You're the one speculating on that - I was suggesting 16 cores, you came up with that link as evidence against it.
Right at this very moment though, I'm thinking that looking at Cell, where SPEs use about as much energy as cores on LRB, 16 cores is already quite a lot. Sure, they can do 32 cores (though then that'll likely be 24, to improve yield?), but will they find a commercially viable application for it? Well, I guess it partly depends on when.
We'll see. In 2010, I guess 32/24 should be possible. But is LRB going to be able to provide anything high-end enough that it can afford to be one of the bigger power burdens in a system?
I can assure you I am not speculating wrt to cores and SKUs. I just cant tell you what I know.
Intel have stated the max cores, as per my link. And provided a wafer shot from which a floorplan was extracted that confirms that count. Intel have made no claim as to whether or not there is a SKU with less cores. Anything except the max count is speculation at the moment.
How could you know what a core on LRB1 uses in terms of power? Or be able to compare that to Cell? I dont believe any informed commentary can be made on the power envelope.
As far as apps and usage - why would you doubt that apps that run standard APIs ( D3D, OGL ) will run on it?
As far as performance - time will tell.
I read a straight number somewhere for a LRB core (30w). If I'm wrong, I'm wrong.
I've not commented on anything like that.
I think something would have to be fantastically wrong with Larrabee if it drew that much.I read a straight number somewhere for a LRB core (30w). It seemed fair, considering, but I could of course be wrong.
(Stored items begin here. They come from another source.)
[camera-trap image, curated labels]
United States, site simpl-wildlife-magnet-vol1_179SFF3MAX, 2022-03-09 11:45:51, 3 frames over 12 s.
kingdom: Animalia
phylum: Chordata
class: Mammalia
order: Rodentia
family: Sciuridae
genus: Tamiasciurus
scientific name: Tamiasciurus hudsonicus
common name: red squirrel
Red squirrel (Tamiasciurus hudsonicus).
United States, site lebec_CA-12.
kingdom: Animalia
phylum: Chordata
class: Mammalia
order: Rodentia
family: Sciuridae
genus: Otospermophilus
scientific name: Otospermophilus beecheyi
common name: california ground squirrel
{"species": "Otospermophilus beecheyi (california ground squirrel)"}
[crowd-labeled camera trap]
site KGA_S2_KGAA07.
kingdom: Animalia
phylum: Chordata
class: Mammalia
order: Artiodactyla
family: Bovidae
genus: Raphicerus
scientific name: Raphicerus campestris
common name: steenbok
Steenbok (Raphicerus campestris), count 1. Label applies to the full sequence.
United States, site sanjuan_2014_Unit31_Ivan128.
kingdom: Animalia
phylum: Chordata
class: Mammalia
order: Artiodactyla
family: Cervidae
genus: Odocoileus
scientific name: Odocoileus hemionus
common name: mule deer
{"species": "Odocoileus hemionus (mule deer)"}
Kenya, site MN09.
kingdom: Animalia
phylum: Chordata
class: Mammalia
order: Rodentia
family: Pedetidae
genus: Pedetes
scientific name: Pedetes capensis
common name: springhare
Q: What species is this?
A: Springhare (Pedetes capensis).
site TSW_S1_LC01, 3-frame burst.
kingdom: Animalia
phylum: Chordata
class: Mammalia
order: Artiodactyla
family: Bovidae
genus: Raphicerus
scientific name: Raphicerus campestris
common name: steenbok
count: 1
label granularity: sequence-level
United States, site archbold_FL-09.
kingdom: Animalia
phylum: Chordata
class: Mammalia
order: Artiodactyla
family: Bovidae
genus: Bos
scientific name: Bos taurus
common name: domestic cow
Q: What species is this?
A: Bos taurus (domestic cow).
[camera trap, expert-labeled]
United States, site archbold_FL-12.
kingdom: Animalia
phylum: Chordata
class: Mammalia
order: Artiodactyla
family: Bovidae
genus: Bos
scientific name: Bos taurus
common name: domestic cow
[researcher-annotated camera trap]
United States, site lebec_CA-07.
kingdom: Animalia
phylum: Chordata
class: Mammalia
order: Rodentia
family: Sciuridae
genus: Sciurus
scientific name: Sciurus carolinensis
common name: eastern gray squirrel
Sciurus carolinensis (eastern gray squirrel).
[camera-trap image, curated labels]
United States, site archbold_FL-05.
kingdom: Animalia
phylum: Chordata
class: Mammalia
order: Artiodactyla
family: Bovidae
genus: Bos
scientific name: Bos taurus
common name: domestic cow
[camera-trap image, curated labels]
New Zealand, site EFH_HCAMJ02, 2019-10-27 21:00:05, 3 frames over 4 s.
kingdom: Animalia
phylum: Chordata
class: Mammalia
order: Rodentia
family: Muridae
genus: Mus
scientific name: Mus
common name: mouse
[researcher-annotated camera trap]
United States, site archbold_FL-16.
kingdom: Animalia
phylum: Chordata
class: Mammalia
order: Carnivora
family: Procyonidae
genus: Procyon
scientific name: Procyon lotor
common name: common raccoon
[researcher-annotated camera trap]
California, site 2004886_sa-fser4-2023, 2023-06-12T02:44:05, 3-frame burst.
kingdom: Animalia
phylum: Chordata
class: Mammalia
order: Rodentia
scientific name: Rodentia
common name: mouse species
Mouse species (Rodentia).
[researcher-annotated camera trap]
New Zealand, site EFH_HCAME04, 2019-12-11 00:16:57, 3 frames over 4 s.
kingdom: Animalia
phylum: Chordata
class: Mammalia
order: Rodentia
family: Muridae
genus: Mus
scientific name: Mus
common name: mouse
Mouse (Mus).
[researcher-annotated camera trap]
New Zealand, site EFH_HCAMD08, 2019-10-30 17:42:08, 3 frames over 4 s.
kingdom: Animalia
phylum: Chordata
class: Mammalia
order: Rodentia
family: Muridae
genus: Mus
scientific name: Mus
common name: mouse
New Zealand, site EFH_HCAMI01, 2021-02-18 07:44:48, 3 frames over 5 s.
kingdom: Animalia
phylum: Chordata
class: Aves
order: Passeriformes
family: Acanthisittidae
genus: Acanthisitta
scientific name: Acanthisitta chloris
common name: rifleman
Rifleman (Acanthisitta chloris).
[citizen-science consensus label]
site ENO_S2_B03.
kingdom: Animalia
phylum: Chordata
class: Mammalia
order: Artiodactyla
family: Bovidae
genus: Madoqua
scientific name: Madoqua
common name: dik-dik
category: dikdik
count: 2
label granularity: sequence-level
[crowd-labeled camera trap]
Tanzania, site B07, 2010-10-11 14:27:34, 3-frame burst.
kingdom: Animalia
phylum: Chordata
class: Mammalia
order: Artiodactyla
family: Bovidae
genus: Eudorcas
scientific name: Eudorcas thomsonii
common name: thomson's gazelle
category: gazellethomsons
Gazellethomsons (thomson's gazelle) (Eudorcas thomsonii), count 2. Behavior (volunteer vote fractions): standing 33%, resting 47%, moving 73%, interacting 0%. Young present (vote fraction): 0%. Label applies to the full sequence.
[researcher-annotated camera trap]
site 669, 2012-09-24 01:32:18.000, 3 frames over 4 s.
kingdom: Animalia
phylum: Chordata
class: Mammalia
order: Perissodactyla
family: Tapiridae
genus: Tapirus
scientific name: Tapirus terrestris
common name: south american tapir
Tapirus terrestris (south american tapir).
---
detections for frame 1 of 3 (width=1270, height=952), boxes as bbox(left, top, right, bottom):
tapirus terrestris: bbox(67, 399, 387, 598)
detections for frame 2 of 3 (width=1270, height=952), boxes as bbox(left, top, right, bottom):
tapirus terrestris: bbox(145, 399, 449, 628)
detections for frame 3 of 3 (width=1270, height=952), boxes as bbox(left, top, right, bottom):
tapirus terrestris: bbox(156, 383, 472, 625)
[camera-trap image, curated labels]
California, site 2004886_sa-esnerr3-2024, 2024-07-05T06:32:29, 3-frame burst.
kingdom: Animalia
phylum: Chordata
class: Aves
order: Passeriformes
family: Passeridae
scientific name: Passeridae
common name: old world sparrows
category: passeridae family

uh, yes, we are going to ship a part that requires 32*30 watts.
yeah, right. think about it, that just cannot be right.
speculating how close to the existing power envelope of top-end cards we will be, thats informed speculation.
speculating we will be 2-3x existing cards power envelope, that isnt really giving us much credit. we are not crazy, well, at least not that crazy .
you stated:
but will they find a commercially viable application for it?
that seems to indicate some doubt as to what applications LRB1 would be used for.
at a minimum, anything done on an existing graphics part can be done on LRB1.
what beyond that can be done is...interesting...
Fwiw, I'd be surprised if the PS4's cell was just 32 SPUs. It's probably going to be a couple more times than that.
Depends on when you believe PS4 will debut. If we're talking by 2012 I'd be surprised if it were more than 32 SPEs. We haven't seen anything > 8 yet and we're in the latter half of 2009 so how realistic is it to jump from 1PPE/8SPEs to 4PPE/32SPEs in the space of 1 year, or to expect SPE count to continue to grow given 3 years of identical core counts for Cell?
Arwin, we don't really know how much overhead a PPE can handle, acting as command processor for SPEs. How many threads can it dispatch before it becomes the bottleneck? I'm not saying 4 PPEs is the answer, but my gut tells me 1 is not enough for that many SPEs either.
Fwiw, I'd be surprised if the PS4's cell was just 32 SPUs. It's probably going to be a couple more times than that.
Well, already in the Cell the PPE couldn't always feed the SPEs. What see there happening instead is that SPEs start feeding SPEs, for instance.